But the iPhone’s worst enemy is the iPhone itself. So many Americans use them in the same places and at the same time that they are competing with one another for use of the network. “A hundred cellphones demanding bandwidth per cell site may not be out of the question in congested downtown areas,” said Tim Pozar, a wireless engineer who installs custom repeater systems to improve cellphone coverage at offices in the San Francisco area. IPhone owners have proved to be heavy consumers of network capacity.
What to do? There is no single magic bullet to improve iPhone service. You can spend hours trying to persuade AT&T to let you out of your contract. The time you spend doing that will cost more than the contract termination fee.
Knowing a few tricks might get you a connection. If your touch screen says “No Service,” the easiest fix is to hold the phone completely vertical, rather than slanted across your cheek. The iPhone’s antenna is meant to reach furthest if it is held straight up and down. If that doesn’t work, move. Indoors, walk to a window. Outdoors, cross the street.
For the newer 3G-capable iPhones, turning off the 3G in favor of AT&T’s older Edge network is sometimes effective. Go to the iPhone’s Settings icon. Tap General, then Network. Slide the Enable 3G toggle from On to Off. But you can’t talk and browse the Web at the same time on Edge.

**Required work:**
(A) Check the following three statements against the iPhone service passage above. For each one, answer yes or no and quote the exact words of the passage that decide it.
(i) Holding the phone completely vertical is described as the easiest fix when the screen says "No Service."
(ii) On the Edge network, you can talk and browse the Web at the same time.
(iii) The passage says there is a single magic bullet for improving iPhone service.
(B) According to the iPhone service passage above, what does Tim Pozar install?
(C) Continue the passage on improving iPhone service from the point where it stops.

**Excerpted records:**
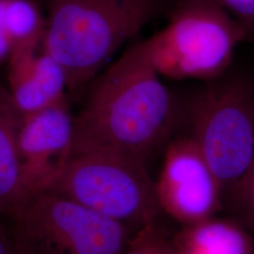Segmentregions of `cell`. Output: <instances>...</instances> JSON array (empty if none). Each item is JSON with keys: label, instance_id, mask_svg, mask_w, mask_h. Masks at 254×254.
<instances>
[{"label": "cell", "instance_id": "cell-12", "mask_svg": "<svg viewBox=\"0 0 254 254\" xmlns=\"http://www.w3.org/2000/svg\"><path fill=\"white\" fill-rule=\"evenodd\" d=\"M4 25L15 49L42 43L46 18L33 0H5Z\"/></svg>", "mask_w": 254, "mask_h": 254}, {"label": "cell", "instance_id": "cell-3", "mask_svg": "<svg viewBox=\"0 0 254 254\" xmlns=\"http://www.w3.org/2000/svg\"><path fill=\"white\" fill-rule=\"evenodd\" d=\"M247 36L218 0H181L167 26L143 44L159 75L213 81L225 73Z\"/></svg>", "mask_w": 254, "mask_h": 254}, {"label": "cell", "instance_id": "cell-14", "mask_svg": "<svg viewBox=\"0 0 254 254\" xmlns=\"http://www.w3.org/2000/svg\"><path fill=\"white\" fill-rule=\"evenodd\" d=\"M173 246L154 223L140 228L132 236L122 254H173Z\"/></svg>", "mask_w": 254, "mask_h": 254}, {"label": "cell", "instance_id": "cell-9", "mask_svg": "<svg viewBox=\"0 0 254 254\" xmlns=\"http://www.w3.org/2000/svg\"><path fill=\"white\" fill-rule=\"evenodd\" d=\"M8 63L9 95L22 115L66 100L67 78L64 68L42 47L13 49Z\"/></svg>", "mask_w": 254, "mask_h": 254}, {"label": "cell", "instance_id": "cell-2", "mask_svg": "<svg viewBox=\"0 0 254 254\" xmlns=\"http://www.w3.org/2000/svg\"><path fill=\"white\" fill-rule=\"evenodd\" d=\"M42 47L77 91L154 17L159 0H43Z\"/></svg>", "mask_w": 254, "mask_h": 254}, {"label": "cell", "instance_id": "cell-15", "mask_svg": "<svg viewBox=\"0 0 254 254\" xmlns=\"http://www.w3.org/2000/svg\"><path fill=\"white\" fill-rule=\"evenodd\" d=\"M233 13L236 20L245 28L248 34L254 35V0H218Z\"/></svg>", "mask_w": 254, "mask_h": 254}, {"label": "cell", "instance_id": "cell-13", "mask_svg": "<svg viewBox=\"0 0 254 254\" xmlns=\"http://www.w3.org/2000/svg\"><path fill=\"white\" fill-rule=\"evenodd\" d=\"M240 225L254 236V156L242 178L231 190Z\"/></svg>", "mask_w": 254, "mask_h": 254}, {"label": "cell", "instance_id": "cell-17", "mask_svg": "<svg viewBox=\"0 0 254 254\" xmlns=\"http://www.w3.org/2000/svg\"><path fill=\"white\" fill-rule=\"evenodd\" d=\"M4 2L5 0H0V64L8 62L13 51V45L4 25Z\"/></svg>", "mask_w": 254, "mask_h": 254}, {"label": "cell", "instance_id": "cell-5", "mask_svg": "<svg viewBox=\"0 0 254 254\" xmlns=\"http://www.w3.org/2000/svg\"><path fill=\"white\" fill-rule=\"evenodd\" d=\"M210 82L191 103L190 136L222 191L231 190L254 156V87L238 79Z\"/></svg>", "mask_w": 254, "mask_h": 254}, {"label": "cell", "instance_id": "cell-6", "mask_svg": "<svg viewBox=\"0 0 254 254\" xmlns=\"http://www.w3.org/2000/svg\"><path fill=\"white\" fill-rule=\"evenodd\" d=\"M134 233L154 223L160 207L147 165L109 154L73 155L51 190Z\"/></svg>", "mask_w": 254, "mask_h": 254}, {"label": "cell", "instance_id": "cell-11", "mask_svg": "<svg viewBox=\"0 0 254 254\" xmlns=\"http://www.w3.org/2000/svg\"><path fill=\"white\" fill-rule=\"evenodd\" d=\"M173 248L187 254H254L252 237L244 228L213 218L186 226Z\"/></svg>", "mask_w": 254, "mask_h": 254}, {"label": "cell", "instance_id": "cell-10", "mask_svg": "<svg viewBox=\"0 0 254 254\" xmlns=\"http://www.w3.org/2000/svg\"><path fill=\"white\" fill-rule=\"evenodd\" d=\"M21 120L22 114L7 88L0 86V215L8 219L27 199L17 142Z\"/></svg>", "mask_w": 254, "mask_h": 254}, {"label": "cell", "instance_id": "cell-7", "mask_svg": "<svg viewBox=\"0 0 254 254\" xmlns=\"http://www.w3.org/2000/svg\"><path fill=\"white\" fill-rule=\"evenodd\" d=\"M154 187L160 209L186 226L213 218L220 206L221 186L190 136L168 144Z\"/></svg>", "mask_w": 254, "mask_h": 254}, {"label": "cell", "instance_id": "cell-8", "mask_svg": "<svg viewBox=\"0 0 254 254\" xmlns=\"http://www.w3.org/2000/svg\"><path fill=\"white\" fill-rule=\"evenodd\" d=\"M18 154L27 198L51 190L73 155V118L67 100L22 115Z\"/></svg>", "mask_w": 254, "mask_h": 254}, {"label": "cell", "instance_id": "cell-16", "mask_svg": "<svg viewBox=\"0 0 254 254\" xmlns=\"http://www.w3.org/2000/svg\"><path fill=\"white\" fill-rule=\"evenodd\" d=\"M0 254H19L15 245L9 219L0 215Z\"/></svg>", "mask_w": 254, "mask_h": 254}, {"label": "cell", "instance_id": "cell-4", "mask_svg": "<svg viewBox=\"0 0 254 254\" xmlns=\"http://www.w3.org/2000/svg\"><path fill=\"white\" fill-rule=\"evenodd\" d=\"M9 222L19 254H122L135 234L53 191L29 196Z\"/></svg>", "mask_w": 254, "mask_h": 254}, {"label": "cell", "instance_id": "cell-1", "mask_svg": "<svg viewBox=\"0 0 254 254\" xmlns=\"http://www.w3.org/2000/svg\"><path fill=\"white\" fill-rule=\"evenodd\" d=\"M175 102L143 42L131 46L92 85L73 118V155L109 154L147 165L170 138Z\"/></svg>", "mask_w": 254, "mask_h": 254}, {"label": "cell", "instance_id": "cell-18", "mask_svg": "<svg viewBox=\"0 0 254 254\" xmlns=\"http://www.w3.org/2000/svg\"><path fill=\"white\" fill-rule=\"evenodd\" d=\"M173 254H184V253H181V252H179V251H177V250H175L174 248H173Z\"/></svg>", "mask_w": 254, "mask_h": 254}]
</instances>
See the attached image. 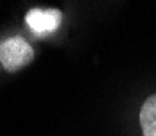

**Task responses:**
(A)
(i) Yes: "the easiest fix is to hold the phone completely vertical, rather than slanted across your cheek"
(ii) No: "But you can’t talk and browse the Web at the same time on Edge."
(iii) No: "There is no single magic bullet to improve iPhone service."

(B) He installs custom repeater systems to improve cellphone coverage at offices in the San Francisco area.

(C)
Another alternative is to use a Wi-Fi hot spot to make calls. Skype, the popular Internet phone service, will make and take calls as long as you leave the app running and signed in. (Until an iPhone can multitask, that means you have to have the Skype app on all the time.) Calls with other Skype users are free, but calls to and from phones cost about two cents a minute. The app is available in the iPhone App Store.
Skype call quality varied in our tests from clear to sputtery, with a delay from one half-second to three or four seconds. Also, the app works only over Wi-Fi, so you will need to juggle between Skype and AT&T, depending on where you are.
Or, for $15 a month, you can subscribe to the Line2 app that mimics Apple’s phone in look and feel, but switches calls to a Wi-Fi network whenever the iPhone connects to one.
Line2 can start a call on AT&T’s 3G network and then transfer to Wi-Fi, whereas Apple won’t allow Skype to handle calls via AT&T. If left running, it will also receive inbound calls over Wi-Fi. (If Apple were to add a Wi-Fi option to the built-in Phone app, this wouldn’t be a problem.)
But for reliable service, there is no substitute for hardware that increases range. That is why AT&T has begun offering home 3G base stations that look like Wi-Fi routers, but send and receive 3G radio signals instead. These microcells, as AT&T calls them, connect to the Internet and offer wireless coverage of up to 40 feet in any direction. They work with any 3G AT&T phone, but not with Apple’s older non-3G model of iPhone.
The catch is that you will have to pay AT&T for the boost. There are two payment plans: If you buy the microcell for $150, AT&T will charge your voice calls made using the device against the minutes on your monthly wireless plan. Or you can sign up for unlimited calling for a $20 a month fee, and get the microcell free.
Many people consider it outrageous that AT&T isn’t handing out microcells to solve what they see as a problem that AT&T created. But you do get your own personal cellphone tower without needing the approval of your neighborhood’s opposition watchdog group.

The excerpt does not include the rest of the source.